Aside from the situation with Armenia, a new front is opening for Azerbaijan. This Shiite nation has a Sunni minority in its north and there are mounting concerns about the threat of overflow from a growing Jihadist threat in the Russian Caucasus, especially as Isis starts to collapse and fighters scatter for home.
Azerbaijan’s outlay in courting policy-makers is the stuff of legend. From dishing out costly roe from the Caspian Sea at diplomatic parties to courting lobbyists and aggressive PR, the practice has developed a rather fishy whiff, especially after some academics failed to state their affiliations.
Soviet Azerbaijan was famous for rebellious painters who challenged the staunch socialist realism coming out of Moscow. Today Baku has nurtured a nascent contemporary-art scene, with Yarat – a non-profit art organisation led by the president’s niece – leading the charge internationally.
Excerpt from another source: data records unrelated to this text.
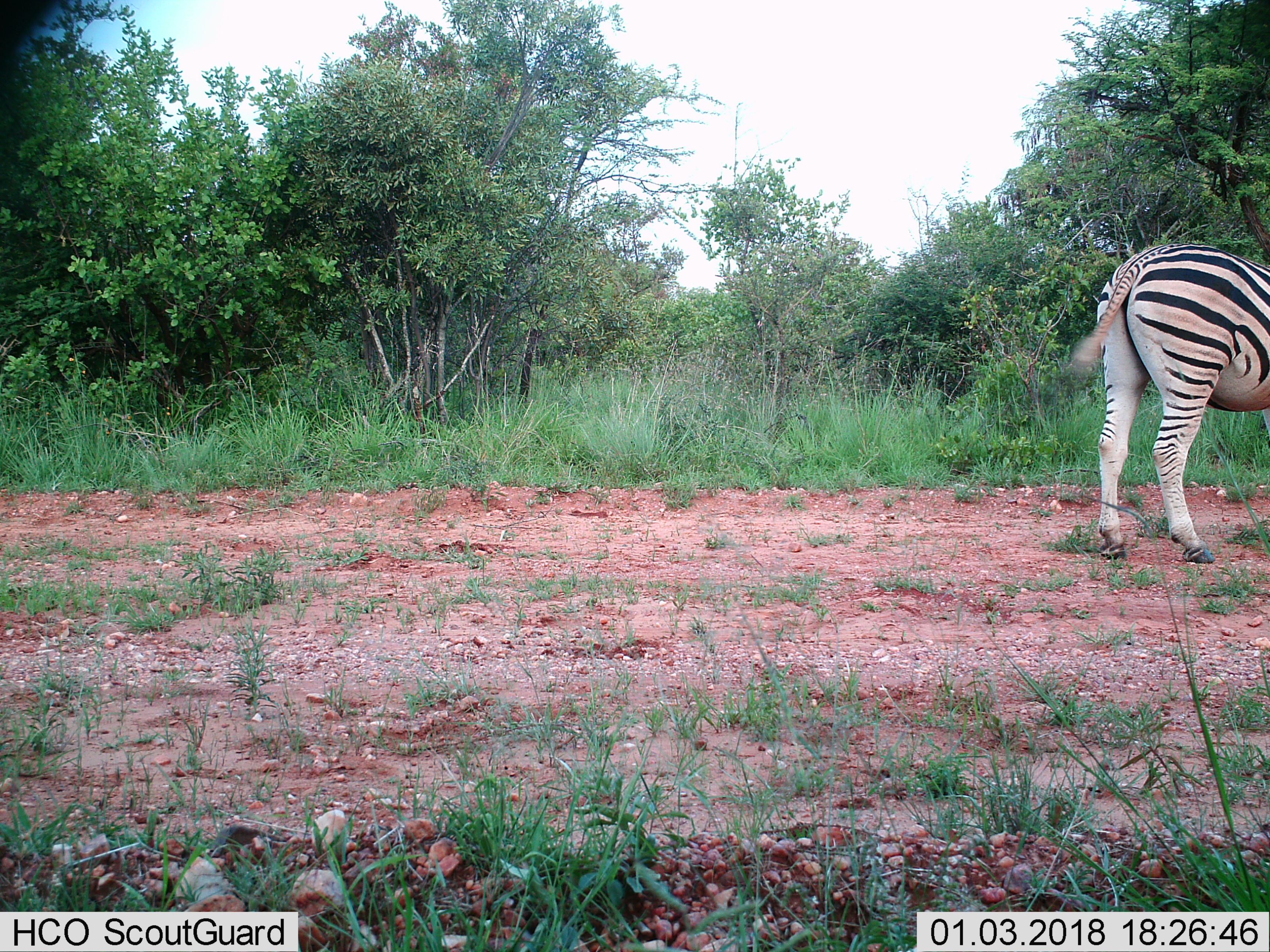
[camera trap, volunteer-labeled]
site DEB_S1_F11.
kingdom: Animalia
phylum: Chordata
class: Mammalia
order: Perissodactyla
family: Equidae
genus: Equus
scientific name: Equus quagga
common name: plains zebra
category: zebraplains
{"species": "zebraplains (plains zebra) (Equus quagga)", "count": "1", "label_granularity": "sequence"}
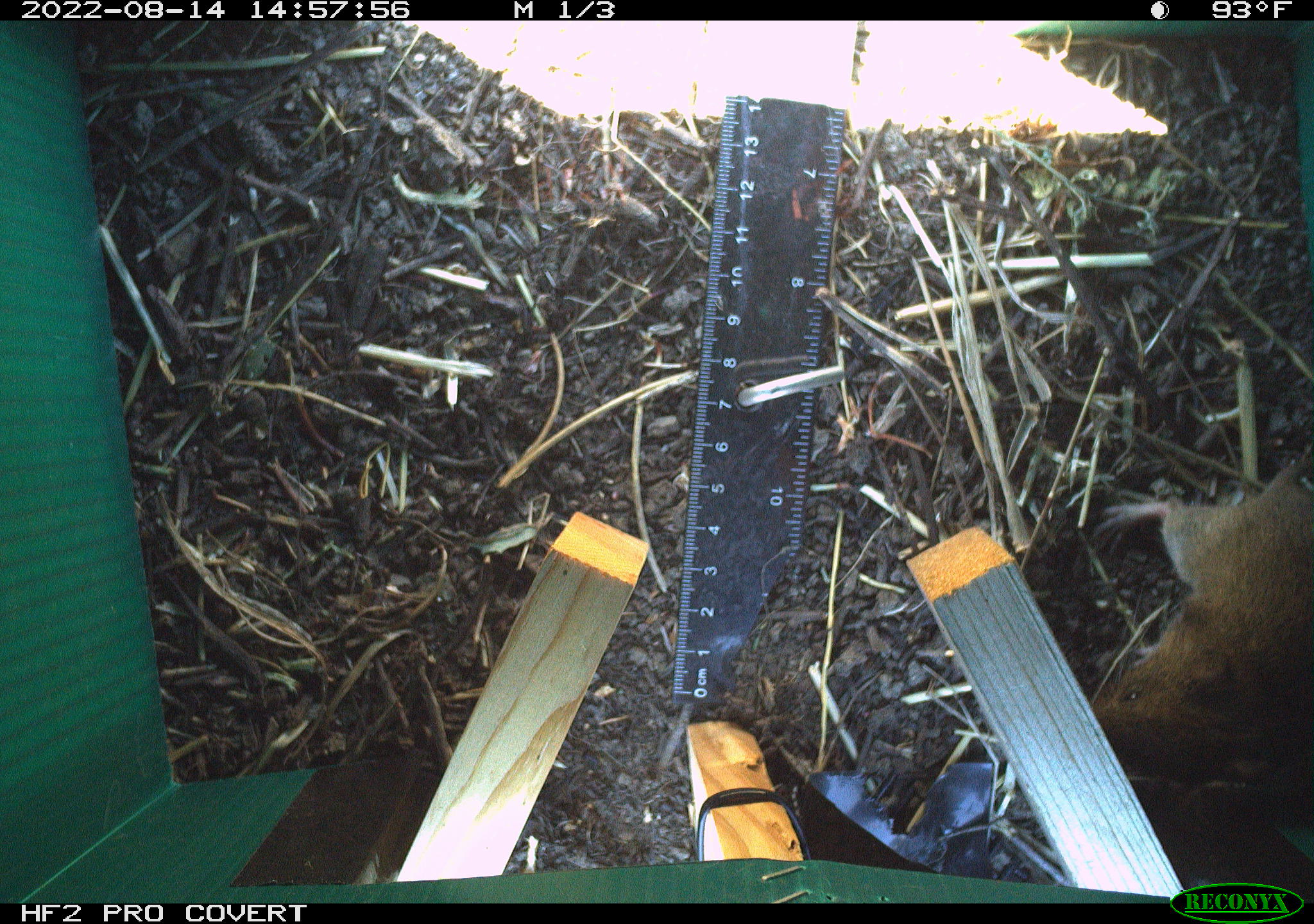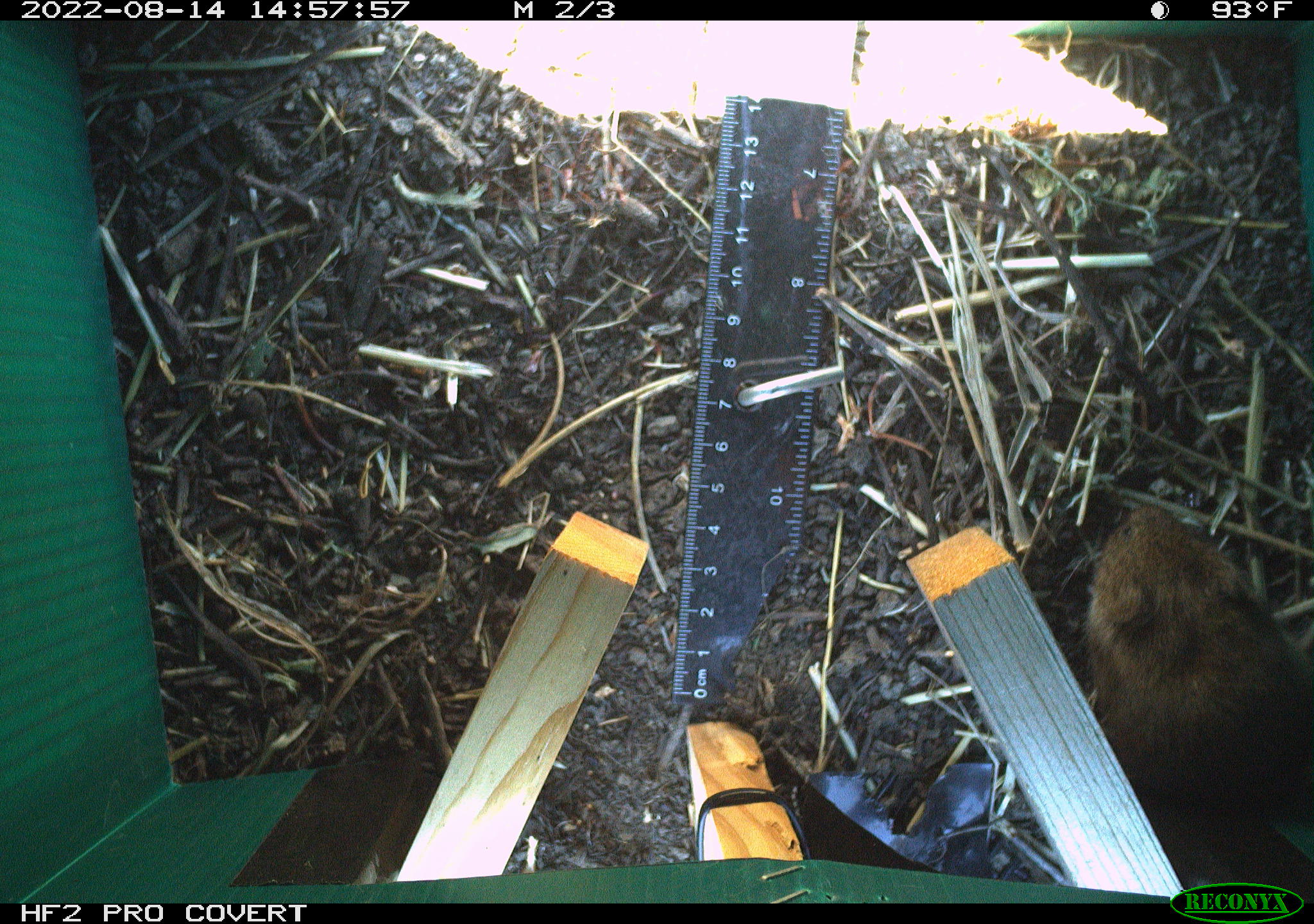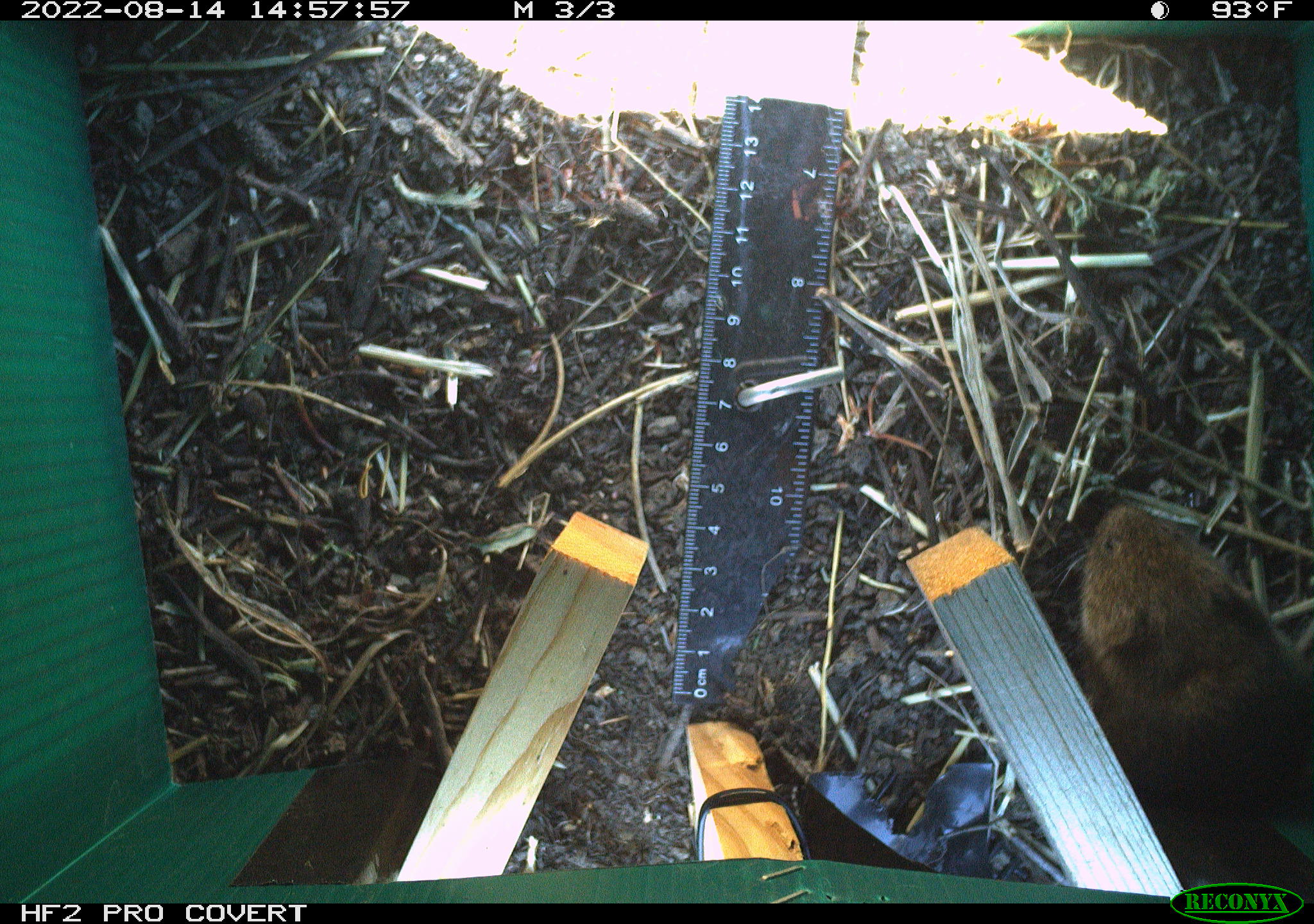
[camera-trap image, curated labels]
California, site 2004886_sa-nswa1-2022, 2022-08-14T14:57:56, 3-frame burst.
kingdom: Animalia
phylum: Chordata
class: Mammalia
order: Rodentia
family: Cricetidae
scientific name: Cricetidae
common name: hamsters, voles, lemmings, and allies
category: cricetidae family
Cricetidae family (hamsters, voles, lemmings, and allies) (Cricetidae).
When Formula One cars tore across Baku’s tarmacked cobbles in 2016, the race was dubbed by its organisers as the Grand Prix of Europe. Baku likes to hammer the point home: it played host to the first European Games in 2015 and will be a venue for football matches in Euro 2020.
What needs fixing
Oil and gas comprise 95 per cent of Azerbaijan’s exports, leaving the economy beholden to price fluctuations. More mid-sized private businesses would empower reformers outside the Aliyev-connected elite.
The spectre of the Soviet era lives on with backhanders a blight on doing business. Efforts to curb these practices too often tackle lesser players, sidestepping the corruption that runs right to the very top.
The government’s selective release of political prisoners in 2016 may just be pandering to the international outcry but at least it’s a start. Democracy is suffocating, which isolates Azerbaijan further at a time when it needs foreign partners.
Monocle view: About 25 years after its independence Azerbaijan has gone from relative freedom to a closed-off society. The mixed messages from Europe threaten to pull it closer to its restive and undemocratic neighbours.
Grade: D-. Engagement rather than isolation is the only way to reverse the slide.